- Task directions
Please return every line from the entries that has the string "HAIR" in it.

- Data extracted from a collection

========================================================================

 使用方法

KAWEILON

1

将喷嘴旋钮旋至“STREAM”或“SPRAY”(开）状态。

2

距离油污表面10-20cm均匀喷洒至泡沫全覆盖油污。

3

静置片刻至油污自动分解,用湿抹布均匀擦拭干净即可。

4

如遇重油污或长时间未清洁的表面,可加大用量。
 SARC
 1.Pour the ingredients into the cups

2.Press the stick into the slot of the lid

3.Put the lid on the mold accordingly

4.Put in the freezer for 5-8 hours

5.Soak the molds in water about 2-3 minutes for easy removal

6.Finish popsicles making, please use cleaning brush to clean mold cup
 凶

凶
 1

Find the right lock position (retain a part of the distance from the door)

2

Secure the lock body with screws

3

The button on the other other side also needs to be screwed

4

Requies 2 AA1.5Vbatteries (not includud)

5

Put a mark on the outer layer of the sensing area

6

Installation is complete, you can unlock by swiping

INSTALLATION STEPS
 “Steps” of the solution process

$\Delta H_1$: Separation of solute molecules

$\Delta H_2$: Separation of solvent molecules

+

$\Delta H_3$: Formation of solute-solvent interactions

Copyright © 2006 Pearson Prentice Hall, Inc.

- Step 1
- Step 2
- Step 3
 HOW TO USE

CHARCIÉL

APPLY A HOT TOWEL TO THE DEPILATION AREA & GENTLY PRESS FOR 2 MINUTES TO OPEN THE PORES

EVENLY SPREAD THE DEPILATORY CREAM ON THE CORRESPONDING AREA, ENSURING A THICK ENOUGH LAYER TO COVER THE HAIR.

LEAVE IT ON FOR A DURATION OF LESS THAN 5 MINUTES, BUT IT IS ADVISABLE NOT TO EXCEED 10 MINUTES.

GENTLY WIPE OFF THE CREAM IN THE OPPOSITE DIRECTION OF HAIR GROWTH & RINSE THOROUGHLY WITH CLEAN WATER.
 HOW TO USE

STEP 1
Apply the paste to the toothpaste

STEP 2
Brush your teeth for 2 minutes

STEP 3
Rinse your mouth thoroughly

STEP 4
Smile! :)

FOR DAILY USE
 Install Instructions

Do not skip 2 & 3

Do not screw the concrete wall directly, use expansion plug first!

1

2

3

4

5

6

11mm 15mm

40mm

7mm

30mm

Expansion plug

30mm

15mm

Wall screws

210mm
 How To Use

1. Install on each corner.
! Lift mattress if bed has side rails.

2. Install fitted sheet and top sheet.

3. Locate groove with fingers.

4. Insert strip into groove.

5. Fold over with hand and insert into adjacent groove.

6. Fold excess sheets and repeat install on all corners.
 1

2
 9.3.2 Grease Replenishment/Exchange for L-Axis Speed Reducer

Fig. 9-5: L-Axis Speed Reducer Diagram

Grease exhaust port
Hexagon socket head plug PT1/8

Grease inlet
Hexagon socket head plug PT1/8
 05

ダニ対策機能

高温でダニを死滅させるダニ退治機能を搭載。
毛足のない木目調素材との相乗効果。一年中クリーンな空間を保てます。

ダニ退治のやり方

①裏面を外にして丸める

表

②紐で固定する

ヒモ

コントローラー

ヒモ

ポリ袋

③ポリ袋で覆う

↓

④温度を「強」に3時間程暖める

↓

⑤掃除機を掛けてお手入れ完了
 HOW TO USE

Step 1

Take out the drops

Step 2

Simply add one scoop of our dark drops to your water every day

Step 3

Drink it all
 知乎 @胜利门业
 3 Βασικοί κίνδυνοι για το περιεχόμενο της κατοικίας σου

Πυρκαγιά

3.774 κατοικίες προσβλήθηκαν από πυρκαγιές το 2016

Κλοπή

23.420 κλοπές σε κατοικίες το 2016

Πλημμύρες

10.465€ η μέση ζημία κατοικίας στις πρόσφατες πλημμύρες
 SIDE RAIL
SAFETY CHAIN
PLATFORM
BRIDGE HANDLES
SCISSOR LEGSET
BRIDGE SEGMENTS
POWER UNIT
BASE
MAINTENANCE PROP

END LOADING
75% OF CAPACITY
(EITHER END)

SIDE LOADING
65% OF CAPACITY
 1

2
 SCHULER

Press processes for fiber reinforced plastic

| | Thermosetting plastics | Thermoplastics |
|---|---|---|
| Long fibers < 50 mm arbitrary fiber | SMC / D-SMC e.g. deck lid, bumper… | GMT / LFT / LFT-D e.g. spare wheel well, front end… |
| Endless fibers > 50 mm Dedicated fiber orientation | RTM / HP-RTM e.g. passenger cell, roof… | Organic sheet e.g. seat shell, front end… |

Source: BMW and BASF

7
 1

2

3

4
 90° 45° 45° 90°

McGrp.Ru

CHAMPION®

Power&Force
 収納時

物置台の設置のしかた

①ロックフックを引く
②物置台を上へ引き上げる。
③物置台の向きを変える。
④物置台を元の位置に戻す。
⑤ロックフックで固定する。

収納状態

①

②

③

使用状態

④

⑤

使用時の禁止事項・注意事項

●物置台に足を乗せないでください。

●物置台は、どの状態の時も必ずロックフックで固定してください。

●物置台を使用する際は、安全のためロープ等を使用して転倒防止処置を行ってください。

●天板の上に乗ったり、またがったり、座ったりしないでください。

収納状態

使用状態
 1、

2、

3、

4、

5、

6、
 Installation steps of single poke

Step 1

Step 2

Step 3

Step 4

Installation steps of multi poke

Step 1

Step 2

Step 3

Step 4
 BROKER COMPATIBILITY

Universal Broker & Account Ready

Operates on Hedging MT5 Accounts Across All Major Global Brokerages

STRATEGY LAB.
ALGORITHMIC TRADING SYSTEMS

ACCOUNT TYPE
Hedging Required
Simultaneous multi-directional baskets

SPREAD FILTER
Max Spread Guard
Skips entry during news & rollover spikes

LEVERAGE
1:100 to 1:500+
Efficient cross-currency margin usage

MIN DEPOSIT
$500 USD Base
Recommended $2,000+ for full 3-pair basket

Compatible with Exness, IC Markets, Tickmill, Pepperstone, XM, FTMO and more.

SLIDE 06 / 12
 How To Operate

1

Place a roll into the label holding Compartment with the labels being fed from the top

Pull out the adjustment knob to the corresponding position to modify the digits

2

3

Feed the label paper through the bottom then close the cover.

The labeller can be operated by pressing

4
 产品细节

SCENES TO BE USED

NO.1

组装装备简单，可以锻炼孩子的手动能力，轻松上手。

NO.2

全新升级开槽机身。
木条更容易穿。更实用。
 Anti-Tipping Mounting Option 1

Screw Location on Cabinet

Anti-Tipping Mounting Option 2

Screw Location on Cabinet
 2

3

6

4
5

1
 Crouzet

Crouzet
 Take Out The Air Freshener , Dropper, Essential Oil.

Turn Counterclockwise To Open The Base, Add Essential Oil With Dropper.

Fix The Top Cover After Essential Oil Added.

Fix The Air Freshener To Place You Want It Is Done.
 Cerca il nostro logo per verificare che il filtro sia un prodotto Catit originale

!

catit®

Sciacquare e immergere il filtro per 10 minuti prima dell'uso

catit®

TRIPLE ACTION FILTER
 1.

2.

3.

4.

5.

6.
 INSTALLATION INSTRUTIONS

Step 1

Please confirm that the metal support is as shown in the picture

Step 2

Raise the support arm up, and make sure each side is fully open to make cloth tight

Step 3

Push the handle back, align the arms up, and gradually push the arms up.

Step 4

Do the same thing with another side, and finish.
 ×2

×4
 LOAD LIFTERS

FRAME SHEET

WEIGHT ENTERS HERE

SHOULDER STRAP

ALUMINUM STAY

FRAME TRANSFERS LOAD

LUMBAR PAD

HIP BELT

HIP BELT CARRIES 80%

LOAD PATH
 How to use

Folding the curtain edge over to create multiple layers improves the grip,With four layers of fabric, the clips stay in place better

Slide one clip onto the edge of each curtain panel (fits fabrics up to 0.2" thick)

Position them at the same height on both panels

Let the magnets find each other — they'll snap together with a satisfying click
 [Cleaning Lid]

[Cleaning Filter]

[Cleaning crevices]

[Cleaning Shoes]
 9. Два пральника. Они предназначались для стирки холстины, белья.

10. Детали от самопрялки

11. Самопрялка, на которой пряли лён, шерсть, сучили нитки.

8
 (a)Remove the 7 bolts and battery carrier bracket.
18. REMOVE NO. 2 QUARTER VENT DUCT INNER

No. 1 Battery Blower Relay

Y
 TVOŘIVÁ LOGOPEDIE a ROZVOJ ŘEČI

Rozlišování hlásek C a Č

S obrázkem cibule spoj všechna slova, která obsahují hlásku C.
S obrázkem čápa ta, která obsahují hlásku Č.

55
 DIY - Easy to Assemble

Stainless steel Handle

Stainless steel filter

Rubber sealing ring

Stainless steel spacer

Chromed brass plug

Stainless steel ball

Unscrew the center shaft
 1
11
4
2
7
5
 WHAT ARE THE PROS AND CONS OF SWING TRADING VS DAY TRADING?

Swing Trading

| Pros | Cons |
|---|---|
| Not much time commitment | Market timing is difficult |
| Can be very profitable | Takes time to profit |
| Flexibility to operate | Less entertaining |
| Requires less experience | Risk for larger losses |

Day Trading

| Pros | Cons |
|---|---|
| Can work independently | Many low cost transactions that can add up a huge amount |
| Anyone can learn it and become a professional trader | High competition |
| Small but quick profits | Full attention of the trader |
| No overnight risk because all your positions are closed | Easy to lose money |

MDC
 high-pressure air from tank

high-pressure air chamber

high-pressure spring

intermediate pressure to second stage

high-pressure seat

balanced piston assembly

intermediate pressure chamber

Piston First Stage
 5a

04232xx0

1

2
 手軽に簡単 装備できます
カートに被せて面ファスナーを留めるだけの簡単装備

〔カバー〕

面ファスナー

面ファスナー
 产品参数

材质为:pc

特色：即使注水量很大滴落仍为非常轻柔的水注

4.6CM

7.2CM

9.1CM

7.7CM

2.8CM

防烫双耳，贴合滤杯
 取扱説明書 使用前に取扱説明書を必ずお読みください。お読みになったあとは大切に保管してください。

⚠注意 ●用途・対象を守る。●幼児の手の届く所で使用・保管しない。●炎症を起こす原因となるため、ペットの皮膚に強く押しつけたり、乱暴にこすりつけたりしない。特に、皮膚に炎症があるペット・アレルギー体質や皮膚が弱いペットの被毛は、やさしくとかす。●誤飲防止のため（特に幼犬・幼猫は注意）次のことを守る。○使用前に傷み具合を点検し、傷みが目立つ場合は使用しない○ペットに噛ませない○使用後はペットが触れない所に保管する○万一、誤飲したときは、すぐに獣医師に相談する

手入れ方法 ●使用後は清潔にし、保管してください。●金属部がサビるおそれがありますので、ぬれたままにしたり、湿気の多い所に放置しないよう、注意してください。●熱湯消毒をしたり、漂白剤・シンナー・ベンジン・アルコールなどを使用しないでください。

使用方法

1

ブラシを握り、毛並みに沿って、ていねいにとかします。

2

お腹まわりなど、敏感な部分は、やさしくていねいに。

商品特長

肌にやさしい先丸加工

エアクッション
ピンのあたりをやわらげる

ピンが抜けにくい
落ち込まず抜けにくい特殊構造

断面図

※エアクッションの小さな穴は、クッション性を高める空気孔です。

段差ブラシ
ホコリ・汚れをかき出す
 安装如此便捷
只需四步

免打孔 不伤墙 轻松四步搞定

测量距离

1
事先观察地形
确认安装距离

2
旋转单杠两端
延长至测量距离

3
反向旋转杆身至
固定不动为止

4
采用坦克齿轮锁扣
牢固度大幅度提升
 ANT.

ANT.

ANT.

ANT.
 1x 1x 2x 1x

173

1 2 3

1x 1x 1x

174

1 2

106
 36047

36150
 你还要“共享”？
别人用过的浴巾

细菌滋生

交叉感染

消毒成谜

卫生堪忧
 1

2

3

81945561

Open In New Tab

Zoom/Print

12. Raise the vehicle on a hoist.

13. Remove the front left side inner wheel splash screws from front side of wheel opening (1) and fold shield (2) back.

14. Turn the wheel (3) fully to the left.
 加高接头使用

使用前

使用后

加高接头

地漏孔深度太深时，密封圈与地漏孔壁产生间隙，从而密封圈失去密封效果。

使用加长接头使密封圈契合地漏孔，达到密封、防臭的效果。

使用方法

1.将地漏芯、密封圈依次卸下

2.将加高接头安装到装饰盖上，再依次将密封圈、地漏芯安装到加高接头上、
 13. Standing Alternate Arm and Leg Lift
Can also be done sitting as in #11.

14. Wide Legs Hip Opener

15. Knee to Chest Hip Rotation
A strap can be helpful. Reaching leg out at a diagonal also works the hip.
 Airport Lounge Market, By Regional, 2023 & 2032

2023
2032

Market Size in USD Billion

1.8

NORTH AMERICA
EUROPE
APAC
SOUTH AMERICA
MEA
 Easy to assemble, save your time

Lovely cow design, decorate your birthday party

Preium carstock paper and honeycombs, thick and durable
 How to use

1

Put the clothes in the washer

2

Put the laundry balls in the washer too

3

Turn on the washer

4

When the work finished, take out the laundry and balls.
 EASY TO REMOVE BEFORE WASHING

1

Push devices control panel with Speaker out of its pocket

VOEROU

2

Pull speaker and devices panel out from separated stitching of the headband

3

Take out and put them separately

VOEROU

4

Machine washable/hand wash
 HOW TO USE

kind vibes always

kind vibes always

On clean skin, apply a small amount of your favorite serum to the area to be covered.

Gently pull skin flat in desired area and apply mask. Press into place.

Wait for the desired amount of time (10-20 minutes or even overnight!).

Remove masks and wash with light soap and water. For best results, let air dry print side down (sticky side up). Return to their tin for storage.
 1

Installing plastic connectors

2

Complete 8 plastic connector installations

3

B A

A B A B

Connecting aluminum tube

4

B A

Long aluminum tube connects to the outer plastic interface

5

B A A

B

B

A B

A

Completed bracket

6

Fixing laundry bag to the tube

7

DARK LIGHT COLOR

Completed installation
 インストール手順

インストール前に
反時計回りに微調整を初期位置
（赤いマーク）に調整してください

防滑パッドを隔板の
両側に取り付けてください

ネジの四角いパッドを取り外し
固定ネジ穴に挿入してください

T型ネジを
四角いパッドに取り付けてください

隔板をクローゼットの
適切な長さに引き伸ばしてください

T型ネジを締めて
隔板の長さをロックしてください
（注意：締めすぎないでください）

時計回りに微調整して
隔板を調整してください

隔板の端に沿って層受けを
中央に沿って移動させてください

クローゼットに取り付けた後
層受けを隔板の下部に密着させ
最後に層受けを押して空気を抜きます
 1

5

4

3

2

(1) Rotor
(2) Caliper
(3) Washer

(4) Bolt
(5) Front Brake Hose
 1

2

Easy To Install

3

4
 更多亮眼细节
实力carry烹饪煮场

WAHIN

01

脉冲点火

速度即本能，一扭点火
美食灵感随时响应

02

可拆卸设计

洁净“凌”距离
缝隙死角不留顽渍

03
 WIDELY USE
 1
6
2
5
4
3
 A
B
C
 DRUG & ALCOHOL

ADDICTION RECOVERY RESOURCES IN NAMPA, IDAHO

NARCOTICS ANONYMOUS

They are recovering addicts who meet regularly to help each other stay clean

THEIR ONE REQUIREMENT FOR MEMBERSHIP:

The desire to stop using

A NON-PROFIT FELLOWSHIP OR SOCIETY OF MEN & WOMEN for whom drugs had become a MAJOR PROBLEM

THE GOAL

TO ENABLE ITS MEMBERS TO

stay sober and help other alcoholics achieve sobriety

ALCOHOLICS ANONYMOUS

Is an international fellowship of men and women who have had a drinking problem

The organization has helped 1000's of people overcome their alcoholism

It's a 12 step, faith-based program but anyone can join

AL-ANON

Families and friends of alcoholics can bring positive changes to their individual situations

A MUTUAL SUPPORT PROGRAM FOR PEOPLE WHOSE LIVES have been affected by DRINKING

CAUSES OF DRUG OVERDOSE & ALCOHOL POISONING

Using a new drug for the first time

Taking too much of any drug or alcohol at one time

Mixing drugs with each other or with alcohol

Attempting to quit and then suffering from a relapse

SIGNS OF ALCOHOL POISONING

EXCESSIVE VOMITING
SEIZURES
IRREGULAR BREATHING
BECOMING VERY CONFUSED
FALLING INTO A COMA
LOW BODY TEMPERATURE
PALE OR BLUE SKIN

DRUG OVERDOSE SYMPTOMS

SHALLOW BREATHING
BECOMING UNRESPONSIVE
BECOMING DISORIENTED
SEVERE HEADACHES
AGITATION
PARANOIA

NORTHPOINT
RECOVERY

========================================================================

- Reply to the exercise
EVENLY SPREAD THE DEPILATORY CREAM ON THE CORRESPONDING AREA, ENSURING A THICK ENOUGH LAYER TO COVER THE HAIR.
GENTLY WIPE OFF THE CREAM IN THE OPPOSITE DIRECTION OF HAIR GROWTH & RINSE THOROUGHLY WITH CLEAN WATER.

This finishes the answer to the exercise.